#### [SET EXERCISE]
Copy out everything in the records below from the line containing "Among the elements of" down to the line containing "4.59 metres", with both of those lines included.

#### [MATERIAL PROVIDED]
+---+
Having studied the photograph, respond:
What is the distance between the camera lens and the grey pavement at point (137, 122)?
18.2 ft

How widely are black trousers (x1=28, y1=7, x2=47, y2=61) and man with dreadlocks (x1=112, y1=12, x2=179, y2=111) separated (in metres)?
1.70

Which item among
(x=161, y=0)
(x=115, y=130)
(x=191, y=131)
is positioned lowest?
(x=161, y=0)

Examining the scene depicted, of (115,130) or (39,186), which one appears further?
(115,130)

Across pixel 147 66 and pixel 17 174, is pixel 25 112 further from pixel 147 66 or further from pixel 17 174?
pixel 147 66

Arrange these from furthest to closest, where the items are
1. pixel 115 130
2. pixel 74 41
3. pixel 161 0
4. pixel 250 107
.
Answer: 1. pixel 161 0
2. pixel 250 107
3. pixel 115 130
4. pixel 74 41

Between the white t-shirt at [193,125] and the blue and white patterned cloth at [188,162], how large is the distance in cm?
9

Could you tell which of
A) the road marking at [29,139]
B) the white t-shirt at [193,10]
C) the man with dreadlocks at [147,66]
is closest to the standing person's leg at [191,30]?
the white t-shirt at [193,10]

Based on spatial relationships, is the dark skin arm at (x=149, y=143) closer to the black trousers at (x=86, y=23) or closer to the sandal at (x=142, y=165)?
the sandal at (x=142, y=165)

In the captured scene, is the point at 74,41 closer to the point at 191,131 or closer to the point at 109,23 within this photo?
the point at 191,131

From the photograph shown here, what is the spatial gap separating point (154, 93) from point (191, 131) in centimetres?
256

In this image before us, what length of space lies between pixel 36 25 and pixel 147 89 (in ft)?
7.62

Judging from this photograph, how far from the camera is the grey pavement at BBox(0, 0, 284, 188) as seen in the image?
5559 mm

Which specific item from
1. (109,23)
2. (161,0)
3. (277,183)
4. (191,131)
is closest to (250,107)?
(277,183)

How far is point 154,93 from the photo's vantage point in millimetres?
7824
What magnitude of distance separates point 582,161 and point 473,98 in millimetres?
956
+---+
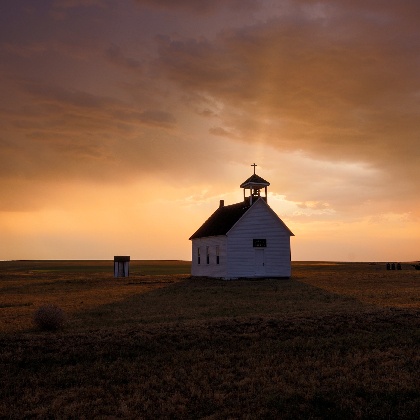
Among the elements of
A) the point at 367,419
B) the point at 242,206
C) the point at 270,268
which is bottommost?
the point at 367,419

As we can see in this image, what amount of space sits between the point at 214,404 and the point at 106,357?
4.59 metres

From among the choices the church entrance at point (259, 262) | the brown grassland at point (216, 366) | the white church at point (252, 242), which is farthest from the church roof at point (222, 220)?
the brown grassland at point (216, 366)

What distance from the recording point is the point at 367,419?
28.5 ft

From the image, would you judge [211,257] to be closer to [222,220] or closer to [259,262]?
+---+
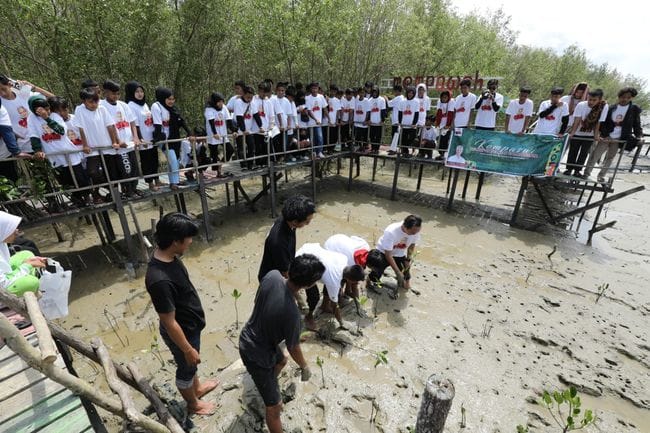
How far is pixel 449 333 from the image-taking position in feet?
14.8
+---+
#### [WRITTEN SOLUTION]
Among the elements of
A) the point at 367,419
B) the point at 242,206
C) the point at 270,268
which is bottommost?
the point at 367,419

As we can see in this image, what amount of space sits between the point at 214,404 and the point at 106,357?
4.59 metres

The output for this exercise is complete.